◆ TASK OBJECTIVE ◆
Every record that follows must be duplicated exactly, with images left out.

[Rows of spatial question data]
----------------------------------------
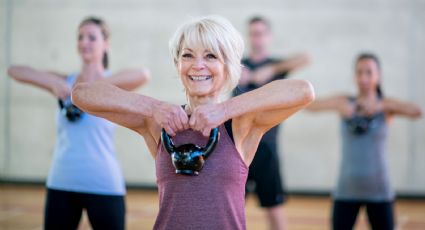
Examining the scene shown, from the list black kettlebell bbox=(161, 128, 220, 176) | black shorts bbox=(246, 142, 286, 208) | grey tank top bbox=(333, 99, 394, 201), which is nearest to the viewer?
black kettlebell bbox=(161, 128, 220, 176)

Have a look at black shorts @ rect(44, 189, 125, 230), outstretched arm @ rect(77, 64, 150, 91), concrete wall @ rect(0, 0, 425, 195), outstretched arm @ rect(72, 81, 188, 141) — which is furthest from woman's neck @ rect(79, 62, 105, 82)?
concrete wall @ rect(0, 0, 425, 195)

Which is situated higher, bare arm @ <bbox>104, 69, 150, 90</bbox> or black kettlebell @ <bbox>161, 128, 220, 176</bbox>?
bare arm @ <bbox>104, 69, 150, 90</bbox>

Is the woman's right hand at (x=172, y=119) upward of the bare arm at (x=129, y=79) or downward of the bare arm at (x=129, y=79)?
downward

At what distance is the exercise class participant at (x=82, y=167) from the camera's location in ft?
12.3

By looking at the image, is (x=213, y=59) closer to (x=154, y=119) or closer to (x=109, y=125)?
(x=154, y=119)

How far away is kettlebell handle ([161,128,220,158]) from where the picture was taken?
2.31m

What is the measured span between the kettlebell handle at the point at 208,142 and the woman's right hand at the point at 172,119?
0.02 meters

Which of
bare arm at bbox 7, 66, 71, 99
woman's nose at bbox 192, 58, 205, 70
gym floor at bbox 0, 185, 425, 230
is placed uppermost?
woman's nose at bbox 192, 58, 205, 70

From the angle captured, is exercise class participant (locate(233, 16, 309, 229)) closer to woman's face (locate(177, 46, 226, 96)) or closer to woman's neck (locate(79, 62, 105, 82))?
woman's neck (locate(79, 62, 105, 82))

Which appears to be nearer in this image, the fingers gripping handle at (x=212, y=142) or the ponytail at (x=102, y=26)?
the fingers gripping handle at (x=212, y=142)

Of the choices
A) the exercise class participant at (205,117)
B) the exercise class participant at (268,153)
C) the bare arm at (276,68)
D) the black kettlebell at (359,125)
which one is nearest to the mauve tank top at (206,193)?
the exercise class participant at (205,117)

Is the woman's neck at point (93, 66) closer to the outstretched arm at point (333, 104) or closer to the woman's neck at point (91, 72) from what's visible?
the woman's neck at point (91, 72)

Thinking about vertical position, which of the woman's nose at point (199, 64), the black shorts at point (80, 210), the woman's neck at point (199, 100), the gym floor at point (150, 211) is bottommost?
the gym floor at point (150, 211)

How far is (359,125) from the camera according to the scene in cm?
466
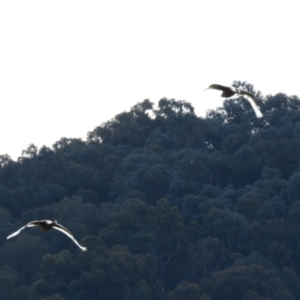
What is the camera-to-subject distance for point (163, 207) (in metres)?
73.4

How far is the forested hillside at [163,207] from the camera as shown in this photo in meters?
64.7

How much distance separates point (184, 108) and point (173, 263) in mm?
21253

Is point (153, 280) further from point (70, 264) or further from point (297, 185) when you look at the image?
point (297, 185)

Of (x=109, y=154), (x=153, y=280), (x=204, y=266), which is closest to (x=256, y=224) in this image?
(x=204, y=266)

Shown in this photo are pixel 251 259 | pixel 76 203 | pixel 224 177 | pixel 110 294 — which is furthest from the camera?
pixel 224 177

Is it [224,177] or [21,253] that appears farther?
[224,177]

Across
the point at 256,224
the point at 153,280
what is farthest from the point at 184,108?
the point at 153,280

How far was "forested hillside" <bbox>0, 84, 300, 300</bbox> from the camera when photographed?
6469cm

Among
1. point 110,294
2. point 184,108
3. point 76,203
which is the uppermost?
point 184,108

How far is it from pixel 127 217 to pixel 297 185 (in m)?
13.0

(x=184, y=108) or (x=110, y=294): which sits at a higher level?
----------------------------------------
◆ SOLUTION ◆
Examining the scene shown, from the list black kettlebell bbox=(161, 128, 220, 176) | black shorts bbox=(246, 142, 286, 208) | grey tank top bbox=(333, 99, 394, 201), which is nearest to the viewer?
black kettlebell bbox=(161, 128, 220, 176)

Have a look at black shorts @ rect(44, 189, 125, 230), outstretched arm @ rect(77, 64, 150, 91), concrete wall @ rect(0, 0, 425, 195), outstretched arm @ rect(72, 81, 188, 141) — which is furthest from woman's neck @ rect(79, 62, 105, 82)?
concrete wall @ rect(0, 0, 425, 195)

Which is situated higher, bare arm @ <bbox>104, 69, 150, 90</bbox> or black kettlebell @ <bbox>161, 128, 220, 176</bbox>?
bare arm @ <bbox>104, 69, 150, 90</bbox>

Is the woman's right hand at (x=172, y=119) upward of the bare arm at (x=129, y=79) or downward of the bare arm at (x=129, y=79)?
downward

At what distance is the exercise class participant at (x=82, y=167) from the camera's location in ft?
12.3

By looking at the image, is (x=213, y=59) closer to (x=154, y=119) or closer to (x=109, y=125)?
(x=154, y=119)

How far away is kettlebell handle ([161,128,220,158]) from where the picture was taken?
2.31m

What is the measured span between the kettlebell handle at the point at 208,142 and the woman's right hand at the point at 172,119?
0.02 meters

Which of
bare arm at bbox 7, 66, 71, 99
woman's nose at bbox 192, 58, 205, 70
gym floor at bbox 0, 185, 425, 230
is placed uppermost?
woman's nose at bbox 192, 58, 205, 70

From the angle captured, is exercise class participant (locate(233, 16, 309, 229)) closer to woman's face (locate(177, 46, 226, 96)) or closer to woman's neck (locate(79, 62, 105, 82))?
woman's neck (locate(79, 62, 105, 82))

Which appears to be nearer in this image, the fingers gripping handle at (x=212, y=142) or the ponytail at (x=102, y=26)?
the fingers gripping handle at (x=212, y=142)

Of the choices
A) the exercise class participant at (205,117)
B) the exercise class participant at (268,153)
C) the bare arm at (276,68)
D) the black kettlebell at (359,125)
which one is nearest to the mauve tank top at (206,193)?
the exercise class participant at (205,117)

Is the woman's neck at point (93, 66) closer to the outstretched arm at point (333, 104) or closer to the woman's neck at point (91, 72) from what's visible?
the woman's neck at point (91, 72)

Thinking about vertical position, which of the woman's nose at point (199, 64), the black shorts at point (80, 210), the woman's neck at point (199, 100), the gym floor at point (150, 211) is bottommost?
the gym floor at point (150, 211)

How far is (359,125) from the camera according to the scene in cm?
466
What is the camera-to-subject distance for point (163, 207) (in metres)?
73.4

How far is the forested hillside at [163,207] from the camera as shown in this photo in meters?
64.7

How much distance separates point (184, 108) and point (173, 263) in mm?
21253

Is point (153, 280) further from point (70, 264) or further from point (297, 185) when you look at the image?
point (297, 185)

Of (x=109, y=154), (x=153, y=280), (x=204, y=266), which is closest to (x=256, y=224) in this image?
(x=204, y=266)

Shown in this photo are pixel 251 259 | pixel 76 203 | pixel 224 177 | pixel 110 294 — which is furthest from the camera?
pixel 224 177

Is it [224,177] or [21,253] that appears farther?
[224,177]

Across
the point at 256,224
the point at 153,280
what is farthest from the point at 184,108?
the point at 153,280

How far was "forested hillside" <bbox>0, 84, 300, 300</bbox> from the camera when photographed?
6469cm

Among
1. point 110,294
2. point 184,108
3. point 76,203
which is the uppermost?
point 184,108

How far is it from pixel 127 217 to pixel 297 185 (in m)?
13.0

(x=184, y=108) or (x=110, y=294): which sits at a higher level?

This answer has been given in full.